Sunday, June 19, 2011

Jury convicts Ariz. inmate who sparked manhunt (AP)

KINGMAN, Ariz. – An Arizona inmate whose escape sparked a three-week national manhunt was convicted Friday of breaking out of prison and abducting two truck drivers whose big rig was used as a getaway vehicle.

A Mohave County jury found 46-year-old John McCluskey guilty of escape, kidnapping, aggravated assault and other charges in his July 30 break from the medium-security Arizona State Prison in Golden Valley. Authorities said McCluskey, a second inmate and their accomplice went on to kill an Oklahoma couple traveling in New Mexico on a camping trip.

Mohave County Superior Court Judge Steven Conn is set to sentence McCluskey on Friday afternoon. The range of sentences that McCluskey could face was unclear.

Prosecutors said McCluskey and two other inmates escaped with the help of Casslyn Welch, who threw cutting tools onto the prison grounds and supplied the men with guns, money and a vehicle.

After one inmate left alone in the vehicle, police say McCluskey, Tracy Province and Welch kidnapped two truck drivers at gunpoint. The drivers later were released.

McCluskey, Province and Welch ended up in New Mexico, where they face federal murder and carjacking charges in the Aug. 2 deaths of Gary and Linda Haas of Tecumseh, Okla.

Inmate Daniel Renwick, who made off alone in the vehicle Welch had provided, was the first to be captured after a shootout in Colorado a day after the escape. Province was found in Wyoming on Aug. 9.

Welch and McCluskey were arrested more than a week later at an eastern Arizona campsite after an alert U.S. Forest Service employee spotted their beat-up Nissan backed suspiciously into the trees.

Welch, Province and Renwick already have resolved their Arizona charges. Renwick pleaded guilty to two counts of first-degree attempted murder in the Colorado case and was sentenced to 60 years behind bars.

The escape cast a critical spotlight on Arizona's prison system.
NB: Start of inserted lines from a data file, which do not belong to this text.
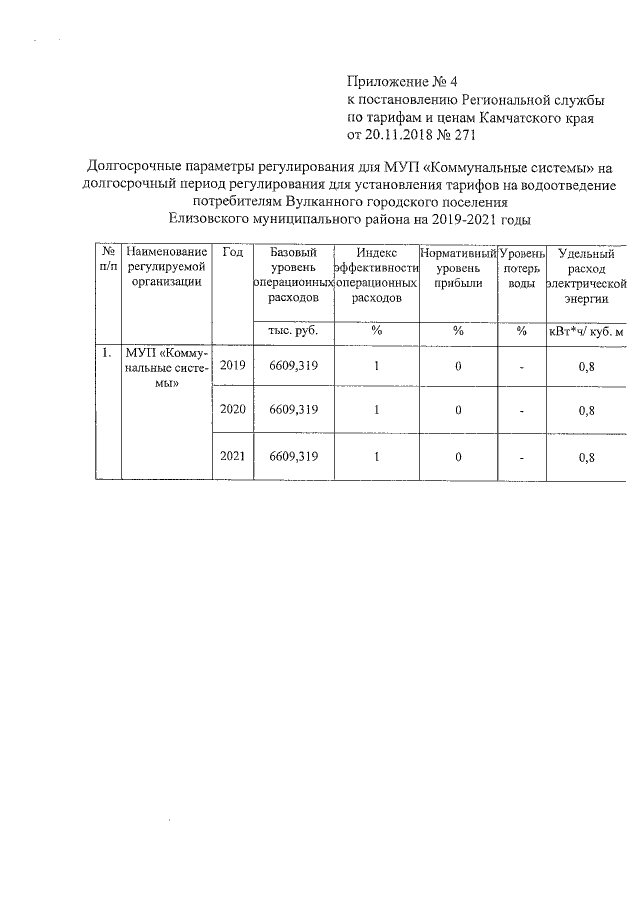 Приложение № 4
к постановлению Региональной службы по тарифам и ценам Камчатского края от 20.11.2018 № 271

Долгосрочные параметры регулирования для МУП «Коммунальные системы» на долгосрочный период регулирования для установления тарифов на водоотведение потребителям Вулканного городского поселения Елизовского муниципального района на 2019-2021 годы

| № п/п | Наименование регулируемой организации | Год | Базовый уровень операционных расходов | Индекс эффективности операционных расходов | Нормативный уровень прибыли | Уровень потерь воды | Удельный расход электрической энергии |
|---|---|---|---|---|---|---|---|
| | | | тыс. руб. | % | % | % | кВт*ч/ куб. м |
| 1. | МУП «Коммунальные системы» | 2019 | 6609,319 | 1 | 0 | - | 0,8 |
| | | 2020 | 6609,319 | 1 | 0 | - | 0,8 |
| | | 2021 | 6609,319 | 1 | 0 | - | 0,8 |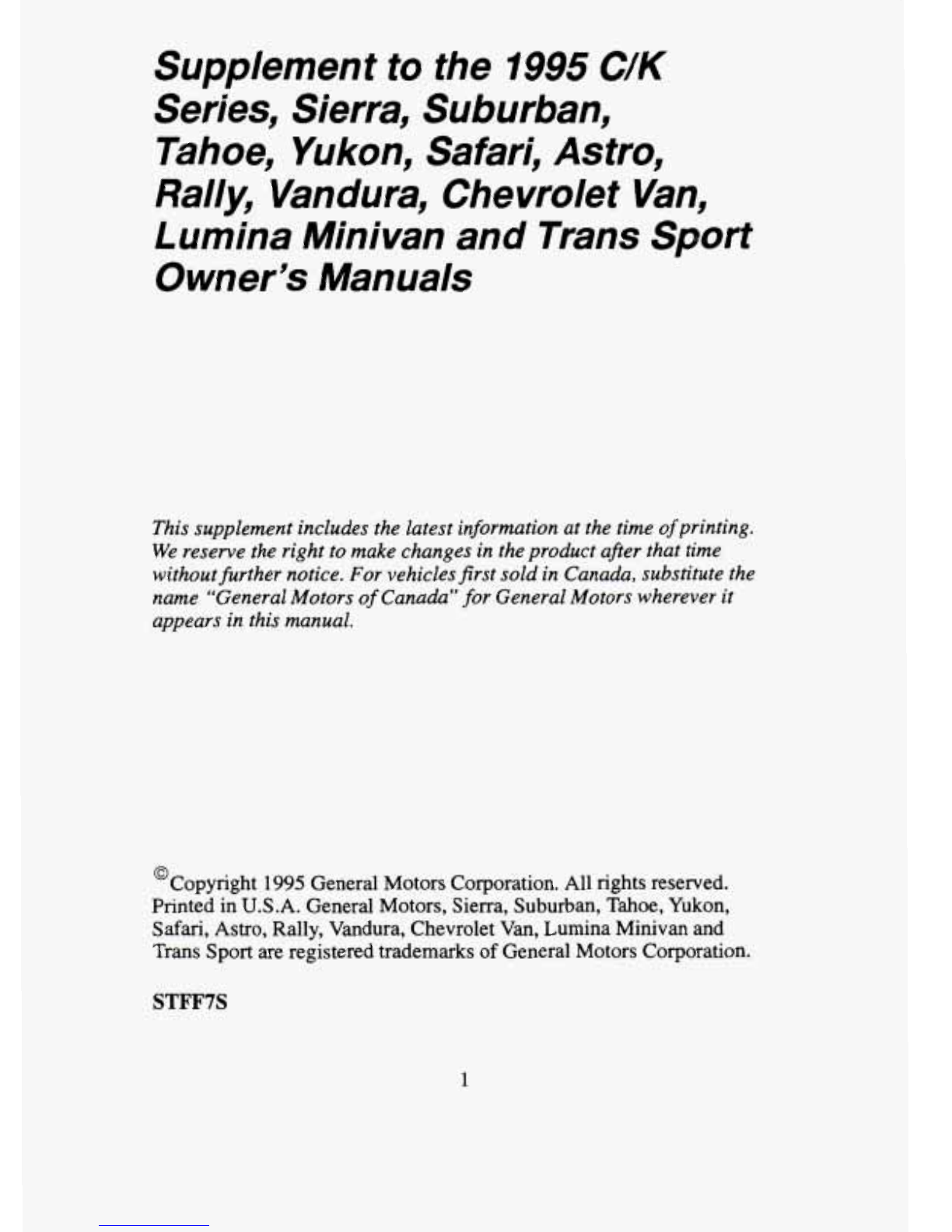 Supplement to the 1995 C/K Series, Sierra, Suburban, Tahoe, Yukon, Safari, Astro, Rally, Vandura, Chevrolet Van, Lumina Minivan and Trans Sport Owner's Manuals

This supplement includes the latest information at the time of printing. We reserve the right to make changes in the product after that time without further notice. For vehicles first sold in Canada, substitute the name "General Motors of Canada" for General Motors wherever it appears in this manual.

©Copyright 1995 General Motors Corporation. All rights reserved. Printed in U.S.A. General Motors, Sierra, Suburban, Tahoe, Yukon, Safari, Astro, Rally, Vandura, Chevrolet Van, Lumina Minivan and Trans Sport are registered trademarks of General Motors Corporation.

STFF7S

1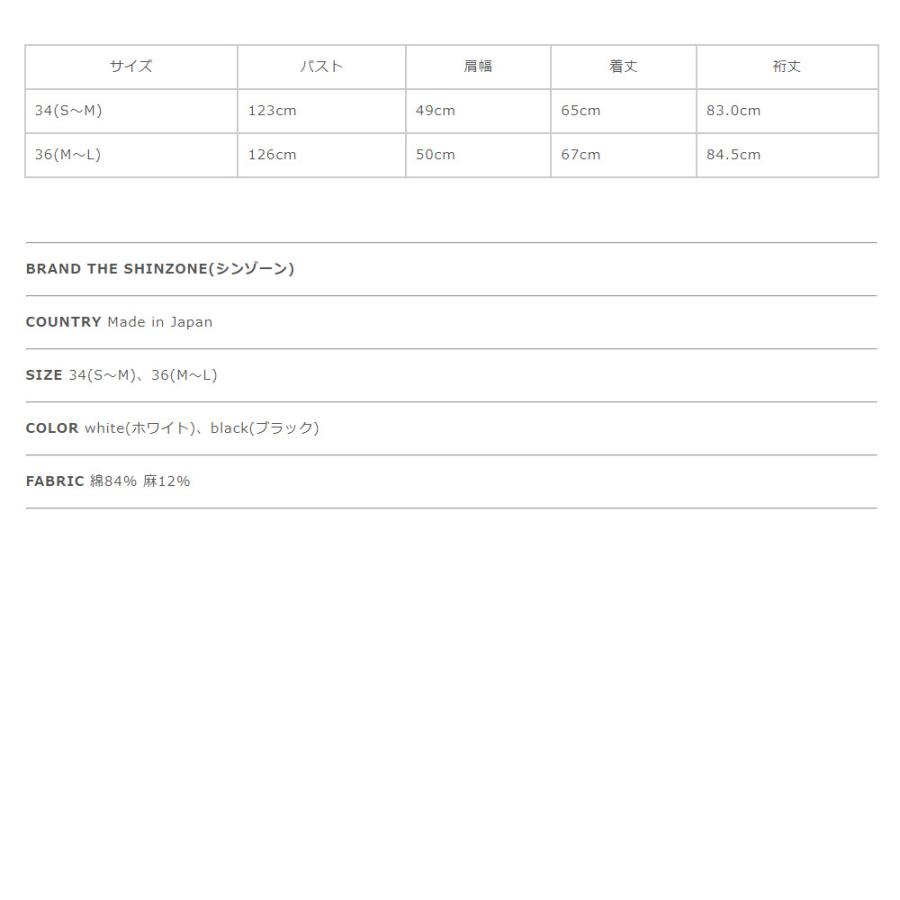 | サイズ | バスト | 肩幅 | 着丈 | 裄丈 |
|---|---|---|---|---|
| 34(S～M) | 123cm | 49cm | 65cm | 83.0cm |
| 36(M～L) | 126cm | 50cm | 67cm | 84.5cm |

BRAND THE SHINZONE(シンゾーン)

COUNTRY Made in Japan

SIZE 34(S～M)、36(M～L)

COLOR white(ホワイト)、black(ブラック)

FABRIC 綿84% 麻12%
A report revealed a series of security breakdowns at the prison, including alarms that went off so often that prison personnel just ignored them. The prison warden and a security official resigned.

Since then, Arizona officials said a new alarm system was installed, staff training and testing have increased and more state employees are monitoring the private prison staff.

McCluskey had been serving a 15-year prison term for attempted second-degree murder, aggravated assault and discharge of a firearm when he escaped. He previously did time in Pennsylvania related to a string of armed robberies in the 1990s.

Prosecutors said guards had been extra alert around McCluskey because he tried to head butt a sheriff's detective and because authorities found a makeshift weapon in his cell. He was required to wear a stun belt during the trial.